What would you recommend to achieve this? Also, if the keywords are found within the content field, is it possible to count the number of occurrences found in the content field and to highlight at least 1 occurence?

Really appreciate your guidance with this. Hopefully, this thread will be useful to others who may need to use AdvSearch.

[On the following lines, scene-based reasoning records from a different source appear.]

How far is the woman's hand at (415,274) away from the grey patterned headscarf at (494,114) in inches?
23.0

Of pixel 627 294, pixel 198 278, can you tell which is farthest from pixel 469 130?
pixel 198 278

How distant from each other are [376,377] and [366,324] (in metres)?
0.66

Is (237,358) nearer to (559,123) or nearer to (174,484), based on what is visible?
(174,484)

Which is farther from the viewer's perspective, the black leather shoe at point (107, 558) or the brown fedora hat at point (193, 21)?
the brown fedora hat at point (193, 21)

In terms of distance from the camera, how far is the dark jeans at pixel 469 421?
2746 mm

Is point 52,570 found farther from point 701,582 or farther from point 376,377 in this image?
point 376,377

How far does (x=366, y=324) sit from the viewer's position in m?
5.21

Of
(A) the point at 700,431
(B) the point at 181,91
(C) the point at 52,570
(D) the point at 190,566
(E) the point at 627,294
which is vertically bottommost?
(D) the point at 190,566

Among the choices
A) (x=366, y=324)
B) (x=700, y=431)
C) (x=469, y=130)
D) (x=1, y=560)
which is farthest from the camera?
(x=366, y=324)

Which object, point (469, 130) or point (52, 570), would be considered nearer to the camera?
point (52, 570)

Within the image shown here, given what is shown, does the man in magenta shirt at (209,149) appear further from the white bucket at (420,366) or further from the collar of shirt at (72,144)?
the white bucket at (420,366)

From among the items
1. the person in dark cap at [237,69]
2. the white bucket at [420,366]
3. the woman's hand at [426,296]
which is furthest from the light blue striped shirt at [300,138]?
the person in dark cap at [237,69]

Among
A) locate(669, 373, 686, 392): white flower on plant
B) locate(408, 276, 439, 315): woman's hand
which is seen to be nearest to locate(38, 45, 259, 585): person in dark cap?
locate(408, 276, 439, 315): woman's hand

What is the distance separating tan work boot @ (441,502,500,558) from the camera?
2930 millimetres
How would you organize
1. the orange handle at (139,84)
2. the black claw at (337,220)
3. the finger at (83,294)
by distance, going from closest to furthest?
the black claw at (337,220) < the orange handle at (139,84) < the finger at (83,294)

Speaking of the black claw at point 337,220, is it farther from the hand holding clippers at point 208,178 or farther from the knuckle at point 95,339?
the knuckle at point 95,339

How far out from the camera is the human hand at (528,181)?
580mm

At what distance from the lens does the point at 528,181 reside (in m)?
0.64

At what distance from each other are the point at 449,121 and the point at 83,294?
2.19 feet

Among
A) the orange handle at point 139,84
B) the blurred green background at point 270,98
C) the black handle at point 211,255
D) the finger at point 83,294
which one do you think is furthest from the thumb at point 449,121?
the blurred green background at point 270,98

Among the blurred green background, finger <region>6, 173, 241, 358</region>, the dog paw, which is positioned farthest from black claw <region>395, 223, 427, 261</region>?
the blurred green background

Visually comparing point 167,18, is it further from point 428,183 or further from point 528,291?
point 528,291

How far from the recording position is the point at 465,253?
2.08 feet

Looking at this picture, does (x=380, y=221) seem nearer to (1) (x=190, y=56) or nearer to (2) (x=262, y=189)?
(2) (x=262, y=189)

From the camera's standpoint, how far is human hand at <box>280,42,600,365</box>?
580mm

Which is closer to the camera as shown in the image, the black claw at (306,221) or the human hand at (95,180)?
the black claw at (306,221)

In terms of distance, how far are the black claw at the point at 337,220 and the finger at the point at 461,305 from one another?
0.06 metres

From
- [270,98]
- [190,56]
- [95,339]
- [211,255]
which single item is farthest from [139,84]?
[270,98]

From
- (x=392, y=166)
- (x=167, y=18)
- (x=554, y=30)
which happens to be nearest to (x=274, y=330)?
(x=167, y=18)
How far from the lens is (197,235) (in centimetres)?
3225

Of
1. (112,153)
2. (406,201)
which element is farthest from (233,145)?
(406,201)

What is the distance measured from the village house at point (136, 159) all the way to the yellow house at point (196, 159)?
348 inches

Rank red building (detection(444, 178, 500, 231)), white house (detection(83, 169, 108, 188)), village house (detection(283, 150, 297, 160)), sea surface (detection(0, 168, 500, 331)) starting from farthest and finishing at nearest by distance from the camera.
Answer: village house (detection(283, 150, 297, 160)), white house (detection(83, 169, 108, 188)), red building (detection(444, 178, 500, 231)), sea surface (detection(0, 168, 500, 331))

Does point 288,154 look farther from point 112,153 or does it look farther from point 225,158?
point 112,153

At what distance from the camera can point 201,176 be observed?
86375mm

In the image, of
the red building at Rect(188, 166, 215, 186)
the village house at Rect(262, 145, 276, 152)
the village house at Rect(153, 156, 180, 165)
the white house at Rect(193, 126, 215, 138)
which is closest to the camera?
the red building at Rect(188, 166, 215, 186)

I believe your andCondition should look like this:

(
	EXISTS( 
		SELECT 1 
		FROM `modx_site_tmplvar_contentvalues` `tvcv` 
		JOIN `modx_site_tmplvars` tv 
		ON `tv`.`id` = `tvcv`.`tmplvarid`
		WHERE `tv`.`name` = 'index' 
		AND `tvcv`.`contentid` = `modResource`.`id`
		AND ( 
			FIND_IN_SET( 'cat', REPLACE( `tvcv`.`value`, '||', ',' ) ) 
			AND FIND_IN_SET( 'dog', REPLACE( `tvcv`.`value`, '||', ',' ) ) 
		)
	) OR (
		`modResource`.`content` LIKE '%cat%'
		AND `modResource`.`content` LIKE '%dog%'
	)
)

If your REQUEST parameter search has the value “cat dog” (search terms separated by a space), then you should get an extract (with a highlighted search term).

I don’t think there is a way to output the number of occurrences without changing the code of the extra.

In this line of the function _getExtracts() the variable $nbr contains the number of occurrences for each search term. But the value is never stored or output.